Room-temperature phosphorescence (RTP) in purely organic systems is a rare yet highly desirable phenomenon for applications in sensing, imaging, and anti-counterfeiting. Unlike fluorescence, which arises from spin-allowed transitions, RTP originates from spin-forbidden triplet-to-singlet transitions and typically requires both enhanced intersystem crossing (ISC) and protection from non-radiative decay. Despite its importance, the microscopic mechanisms underlying RTP remain elusive. To simulate the fluorescence and phosphorescence spectra of organic materials, we employ the Frenkel–Holstein Hamiltonian that explicitly includes both singlet and triplet excitons in the basis set, and a spin-relaxation term that mixes states with different multiplicities and exchange interactions.
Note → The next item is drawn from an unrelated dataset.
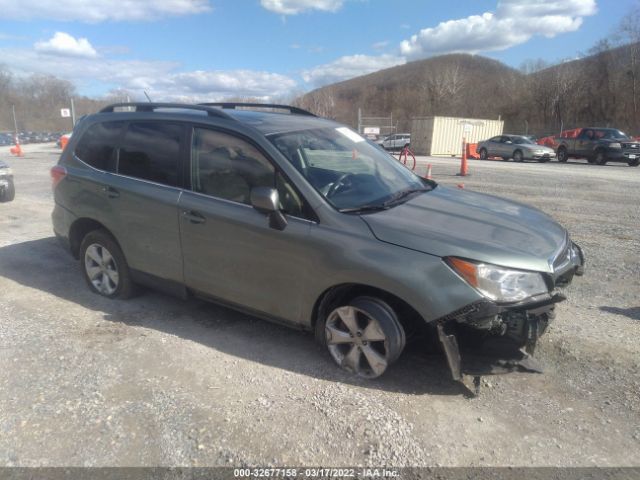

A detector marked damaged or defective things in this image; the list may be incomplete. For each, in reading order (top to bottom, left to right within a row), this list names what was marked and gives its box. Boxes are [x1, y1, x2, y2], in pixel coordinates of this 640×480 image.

damaged front bumper [438, 242, 584, 380]
crumpled front end [438, 244, 584, 382]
Distinct transfer rates are assigned to each manifold: singlet excitons transfer via both Förster and Dexter mechanisms, whereas triplet excitons transfer exclusively through Dexter coupling. The mixing of singlet/triplet manifolds induced by spin orbit coupling (SOC) results in a triplet-dominated absorption band that borrows oscillator strength from the singlet transition. The intensity of this band scales directly with SOC strength and inversely with the singlet–triplet energy gap. Upon incorporating vibronic coupling, the vibronic A₁/A₂ intensity ratio of the triplet- and singlet-dominated peaks depend on the signs of the Dexter and net singlet couplings, respectively, consistent with reported vibronic progression rules for excitonic aggregates. This theoretical framework elucidates the key spectroscopic signatures of coupled singlet–triplet excitons and provides a pathway for modeling RTP to rationalize efficient phosphorescence in purely organic materials at room temperature.